# A Slow Nickel, or a Fast Dime



## pashley (Mar 22, 2008)

In this meandering Shopnotes blog post, I talk about the merits of pricing high and pricing low….


----------



## mojapitt (Dec 31, 2011)

I fully understand your point. As of January 1st I raised prices. I am still not "high end" furniture. However I am moving up. I certainly want to get there. My 2 main reasons for moving up slowly are;
1. I have been improving my skill level. My prices have gone up as I believe that my skills and quality have improved. 
2. I don't live in a large population. So as I build up my name, I have started low and have steadily moved up with more notoriety.

Right or wrong, that's been my approach. I started out barely breaking even. I am now making a "decent" profit. My intent is to get to a "good" profit next year.


----------



## Woodwrecker (Aug 11, 2008)

I think your post has merit.
Some times it takes someone else to inform us that we should be asking hgher prices for our work.
I think I always secretly focus on the small things I think I could have done better, and forget to realize that my talent has grown from where it was.
You will never know if you could have commended a certain price unless you ask for it.


----------



## j1212t (Dec 7, 2013)

I really enjoy all your thoughts you are putting out there on the pricing, thanks for that.
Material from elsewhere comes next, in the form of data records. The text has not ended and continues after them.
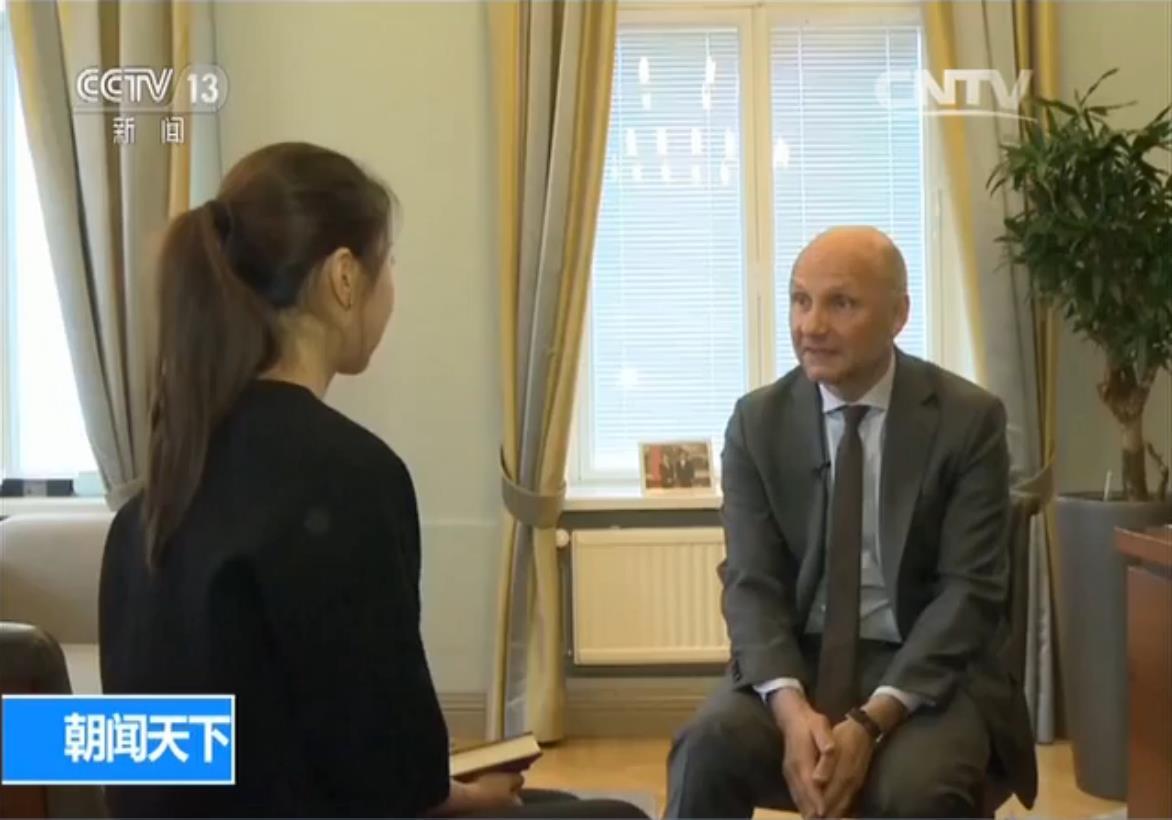 芬兰前驻华大使:面向未来 携手共赢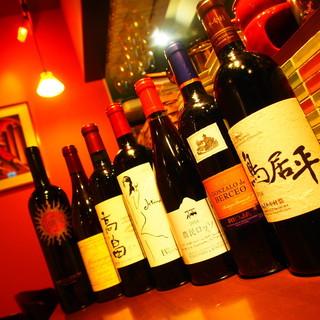 ◆ワインの品揃え◆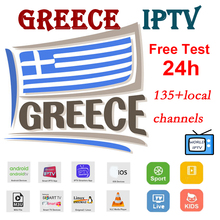 iptv greece smart tv m3u 4k iptv subscription greek france europe spain arabic portugal poland  for tv box android iptv smarters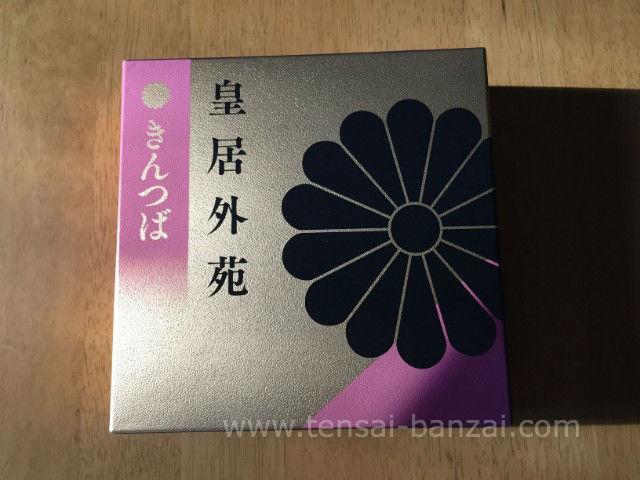 皇居外苑のきんつば(4個入)の箱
And Monte, how on earth do you not regard yourself as a high end producer. Have YOU seen YOUR projects?


----------



## reedwood (Jan 27, 2011)

enjoyed the blog.

Price and demand….which came first?
Nickels are the price of admission
Invested Nickels turn in to dimes.
Dimes lead to more dimes and nickels are paid forward
It pays to live in the land of dimes

Ha! having fun with words.
Hey, I hope everyone gets paid exactly what they're worth.


----------



## DrDirt (Feb 26, 2008)

I think part of the fast nickels is driven from the idea that as woodworkers, we are very critical of our own work.
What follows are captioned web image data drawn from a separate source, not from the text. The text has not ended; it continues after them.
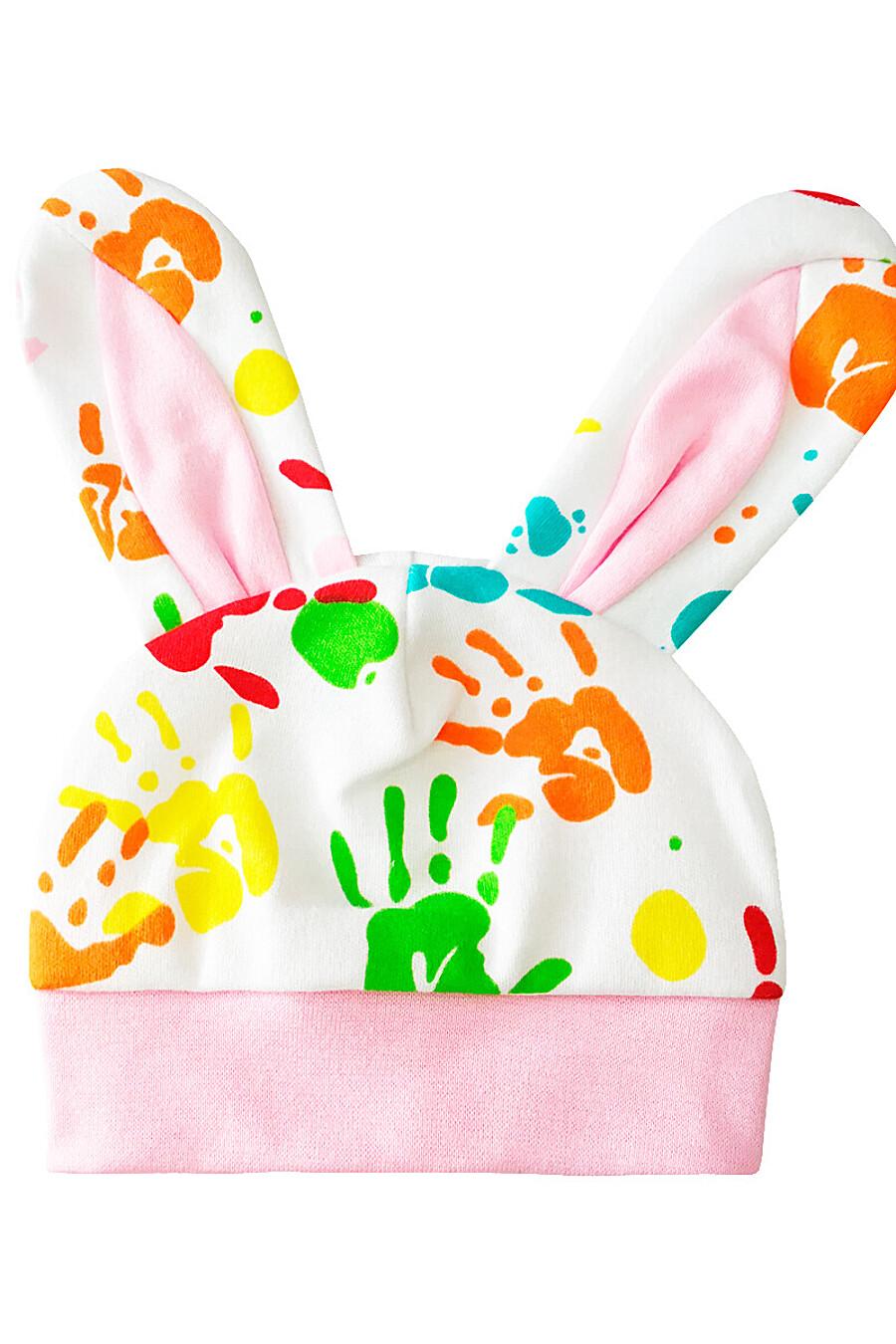 Шапочка для девочек КОТМАРКОТ 123983 купить оптом от производителя. Совместная покупка детской одежды в OptMoyo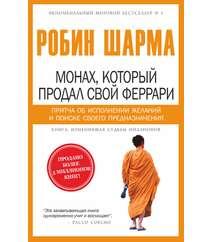 """Робин Шарма – Монах, который продал свой """"феррари"""". Притча об исполнении желаний и поиске своего предназначения/ (Путь к мудрости и счастью)."""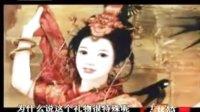中国古代传奇女子的故事——赵飞燕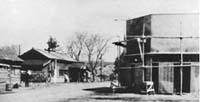 Image around around 1952 Mitsukyo station square mall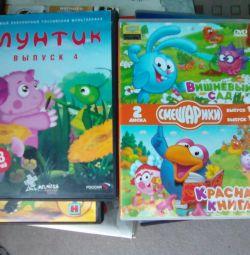 Desene animate pe DVD, Luntik, Smeshariki etc. 15 buc.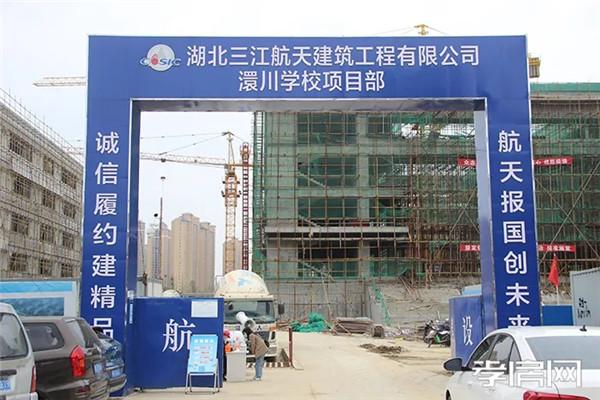 孝感东城区澴川学校3月30日新工程进度:正在做二次结构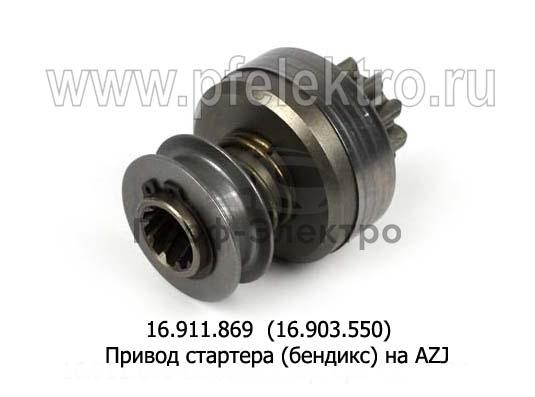 Привод стартера (бендикс)  AZJ 3124, AZJ 3353, AZJ 3385, AZJ 3381, AZJ 3229 дв.Д-243,-245 (К) 1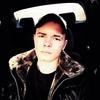 Artyom, 20, Dniprorudne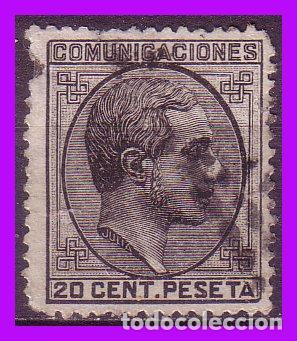 1878 ALFONSO XII, EDIFIL Nº 193 (O) (Sellos - España - Alfonso XII de 1.875 a 1.885 - Nuevos)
We look at our creation and recall the dovetail we had to shim to close a gap, or a run in the finish that had to be sanded….Maybe we are all a little neurotic, and give our projects a bit of "low self worth"
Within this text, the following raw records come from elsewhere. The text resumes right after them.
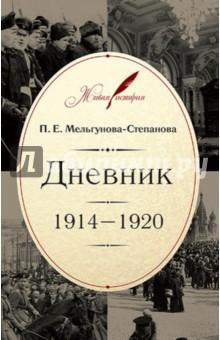 Дневник. 1914-1920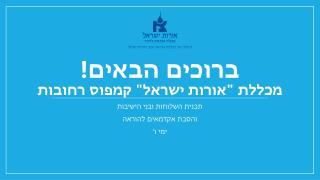 """ברוכים הבאים! מכללת """"אורות ישראל"""" קמפוס רחובות"""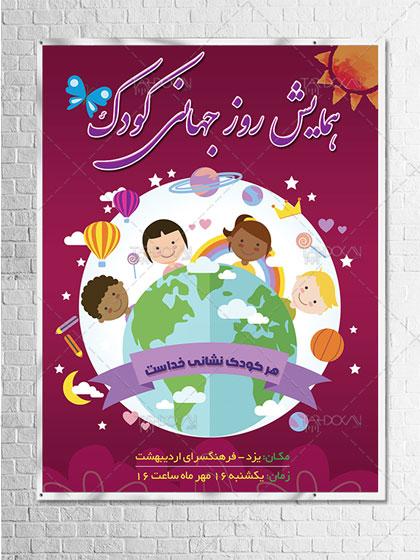 بنر و پوستر اطلاعیه جشن روز جهانی کودک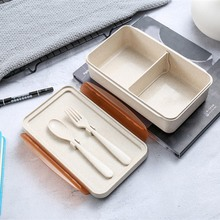 цена на Wheat Straw Lunch Box With Spoon Fork Sealed Lunch Box Set Square Lunch Bento Box For Students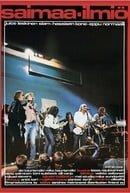 Saimaa-ilmiö                                  (1981)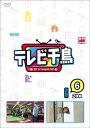 テレビ千鳥 vol.6/DVD/ よしもとミュージック YRBN-91456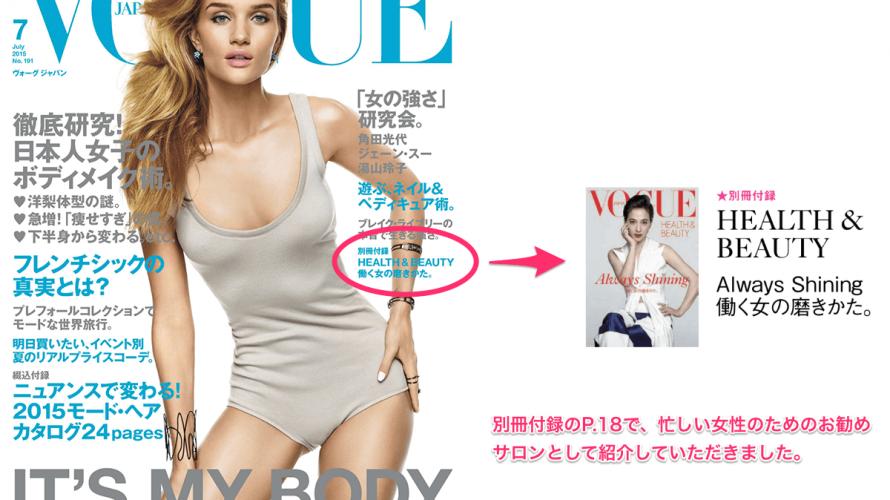 VOGUE JAPAN 7月号にご紹介いただきました。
The other feeder- is that we tend to actually be good craftsmen… but crappy sales people. 
We don't really blow our own horns, We think the work will "speak for itself" which leaves our products to sell on price…since we can't/won't really SELL the quality of the finished product - - beyond stationg that it is NOT made of particle board with plastic woodgraining by Sauder..


----------



## joeyinsouthaustin (Sep 22, 2012)

I think you are refining your ideas about pricing and marketing quite well. If a slow dime equals a fast nickel, I'll take the slow dime any day….* but* I personally like the fast dime better than either!!


----------



## mojapitt (Dec 31, 2011)

DrDirt has a point. I HATE the sales side of things. In a perfect world i could build lots of pieces and someone else would handle the sales. Not reality though.


----------



## Betsy (Sep 25, 2007)

There's a lot to be said for you pricing thoughts. Marketing is a challenging endeavor that most of us don't get right. It's an entirely different scenario when you sell your things for fun and not to make a living. Don't get me wrong, I make a profit on my pieces and don't sell at a loss, but I probably go on the slow nickle theory.


----------